» READING TEXT
--- Begin ---

Overall, home range patterns and sizes I observed appear to be similar to that
previously reported from rattlesnakes at the OIR study site and in other areas at the northern
extent of the species’ range (B.C.). Harvey (2015) found MCP home ranges in undisturbed
habitats throughout B.C. ranged from 1.5–184.7 ha (𝑥̅ = 52 ha). Furthermore, at the OIR study
site, Brown et al. (2009) calculated average rattlesnake MCP to be 25.1 ha and Lomas et al.
(in press) calculated mean MCP home ranges at 20.0 ha. Previously, Macartney (1985)
determined that den population home ranges (estimated size of area used by individuals in a
given den) averaged 26.0–122.3 ha in a study area approximately 140 km north of the OIR
study site. Although home range estimates among previous studies, as well as results
presented herein, are comparable, it is also indicative of the range of home range sizes across
individuals and populations. This is likely determined by a variety of factors including
habitat, level of disturbance on the landscape and potentially latitudinal position.
Using a disturbance rating (DR) system (Parent and Weatherhead 2002), Lomas et al.

--- End ---

» THE REQUEST
Answer these from the rattlesnake text:
1. What span of MCP home ranges did Harvey (2015) find in undisturbed B.C. habitats?
2. What mean MCP home range did Lomas et al. (in press) calculate at the OIR study site?
3. About how far north of the OIR study site was the study area of Macartney (1985)?
The material after this point has no connection to the rattlesnake text.

» DATA EXCERPT
--- Begin ---

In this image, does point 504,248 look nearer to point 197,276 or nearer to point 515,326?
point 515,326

--- End ---

» SOLUTION TO THIS TASK
1. 1.5–184.7 ha
2. 20.0 ha
3. Approximately 140 km